Zbiórka podpisów dotycząca dworca rozpoczęta

1 dzień temu
W piątek, 21 marca częstochowscy aktywiści, społecznicy oraz przedstawiciele różnych środowisk zorganizowali konferencje prasową, podczas której ogłoszono zbiórkę podpisów pod protestem, aby ocalić postmodernistyczny dworzec PKP w Częstochowie.

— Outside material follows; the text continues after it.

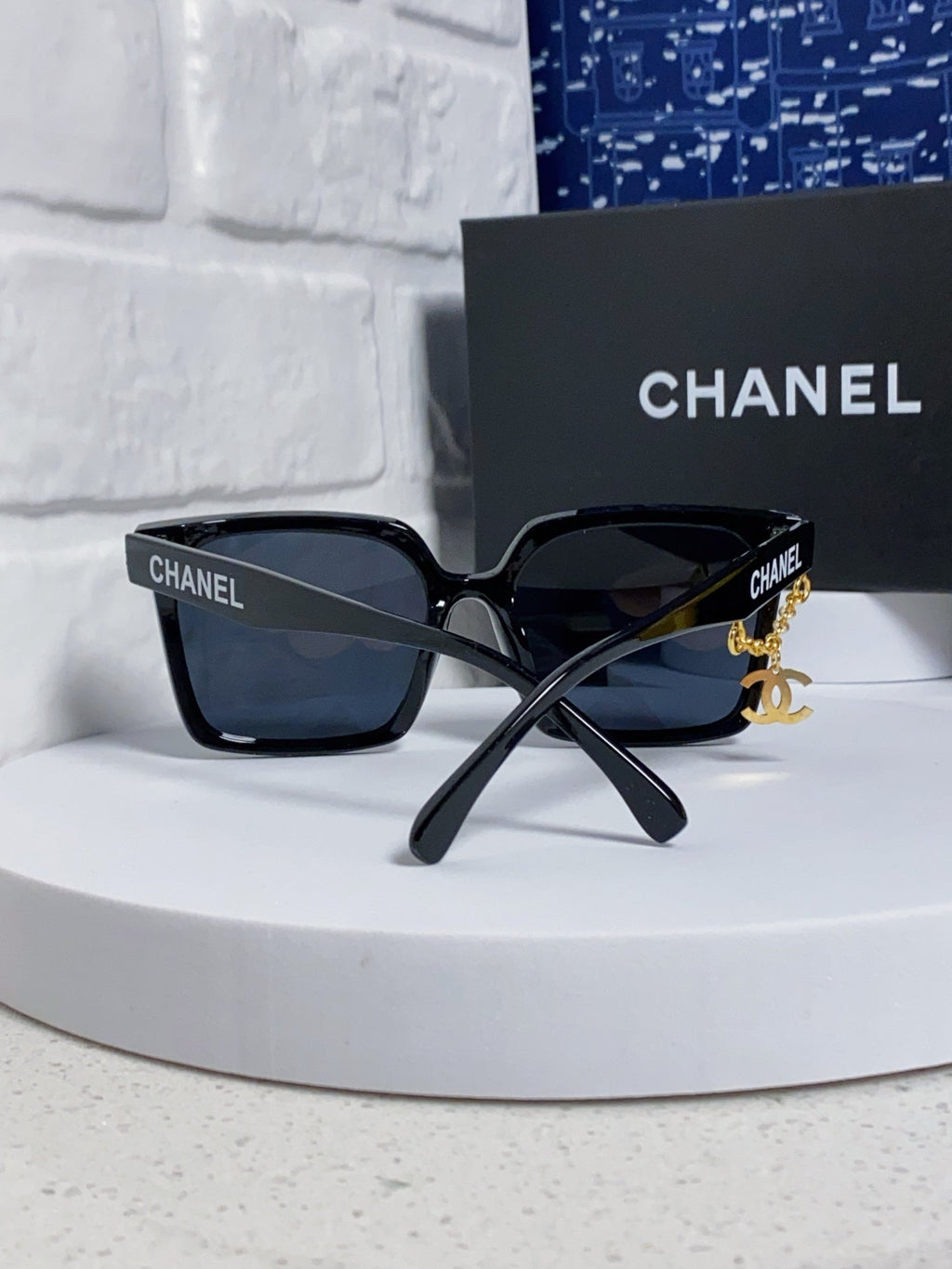 SQUARE SUNGLASSES 641812 IN BLACK ACETATE GOLD CHAIN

Ryszard Frankowicz, generalny projektant Zespołu stacji PKP PLK SA i Dworców PKP SA Częstochowa Główna zaznaczył, jak wygląda sytuacja dotycząca praw autorskich dworca w Częstochowie:
– o ile ktoś zakłada, iż wszystko rozbierze, to ja nie mam interesu tym żadnego, no bo po prostu zbudują coś zupełnie nowego. Ktoś inny przejmie prawa autorskie tego, co zbudował. Natomiast o ile cokolwiek będzie przebudowywane, trzeba uzyskać prawa autorskie. Za pierwszym razem umówiliśmy z tym zespołem kolegów, koleżanek, które tutaj się interesują, iż ja jestem od początku za rewitalizacją dworca.

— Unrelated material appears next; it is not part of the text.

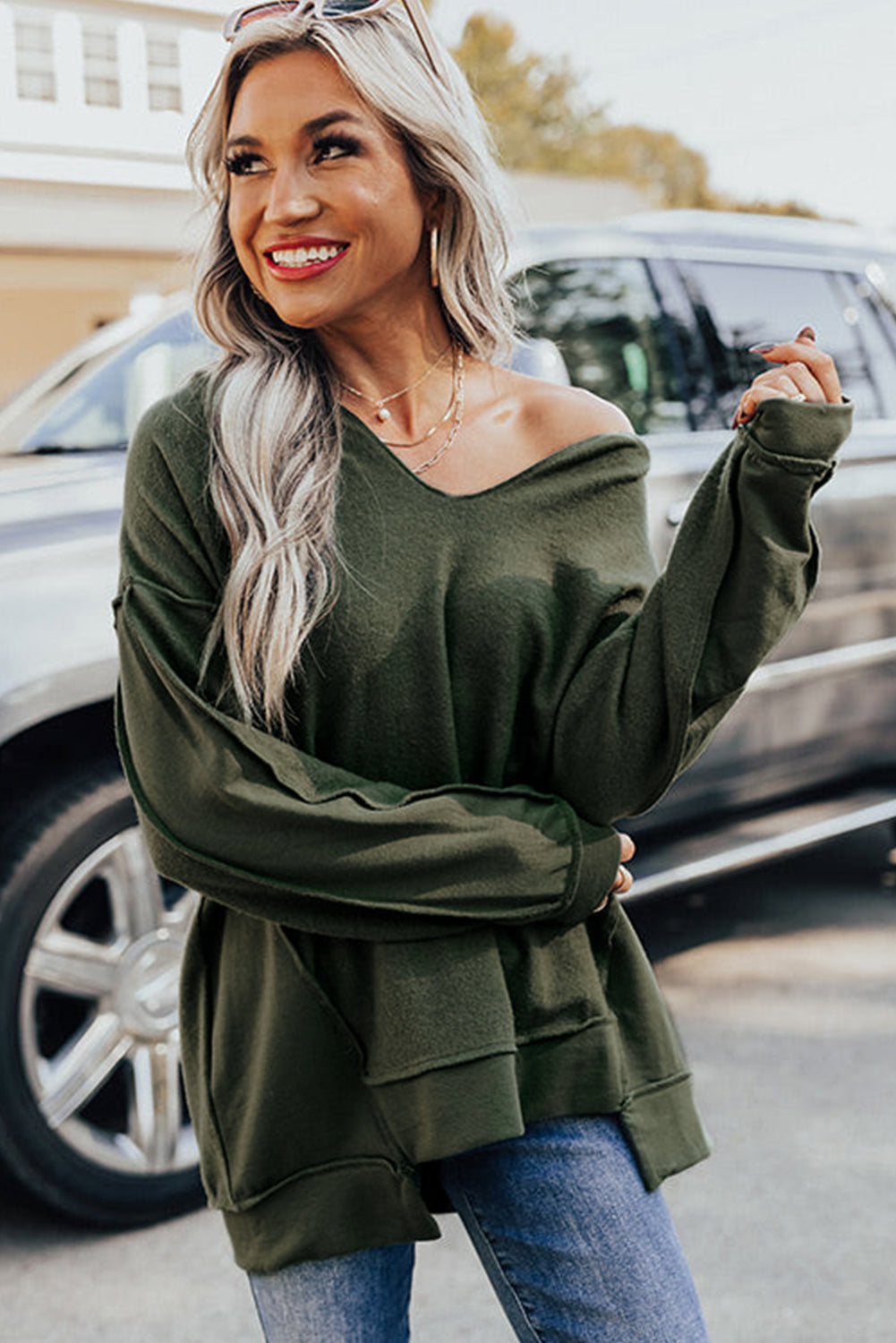 Green Expose Seam Detail Split Neck Long Sleeve Top-yoyobikini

Piotr Pałgan z Grupy Elanex mówi, iż wyburzenie dworca to zły pomysł i marnotrawstwo:
– Musieliśmy troszeczkę przyspieszyć nasze działania w obronie tego budynku. Uważamy, iż jego wyburzenie jest bezsensownym marnotrawstwem i nie możemy do niego jako mieszkańcy Częstochowy dopuścić. Wczoraj byliśmy na sesji Rady Miasta, słuchaliśmy radnych i naprawdę wszystkim im dziękujemy, bo wszyscy wypowiedzieli się w obronie budynku. Chcemy wesprzeć ten głos, dlatego dzisiaj rozpoczynamy ogólnomiejską zbiórkę podpisów. Podpisać mogą się nie tylko mieszkańcy Częstochowy, ale i regionu i ci, którzy z tego dworca korzystają, bo to przecież nie są tylko Częstochowianie. Chcemy te podpisy przekazać nowemu zarządowi PKP, który nie zmienił decyzji poprzedników i dalej dąży do tego wyburzenia. Uważamy, iż wydanie 120 milionów przynajmniej, szacujemy, iż to będzie dużo więcej po aneksach, na wyburzenie dobrego budynku, kiedy można go zmodernizować, kiedy po rewitalizacji może dalej służyć pełniąc inne choćby funkcje mieszkańcom miasta, byłoby głupotom, nazwijmy to wprost. Stąd nasze działania.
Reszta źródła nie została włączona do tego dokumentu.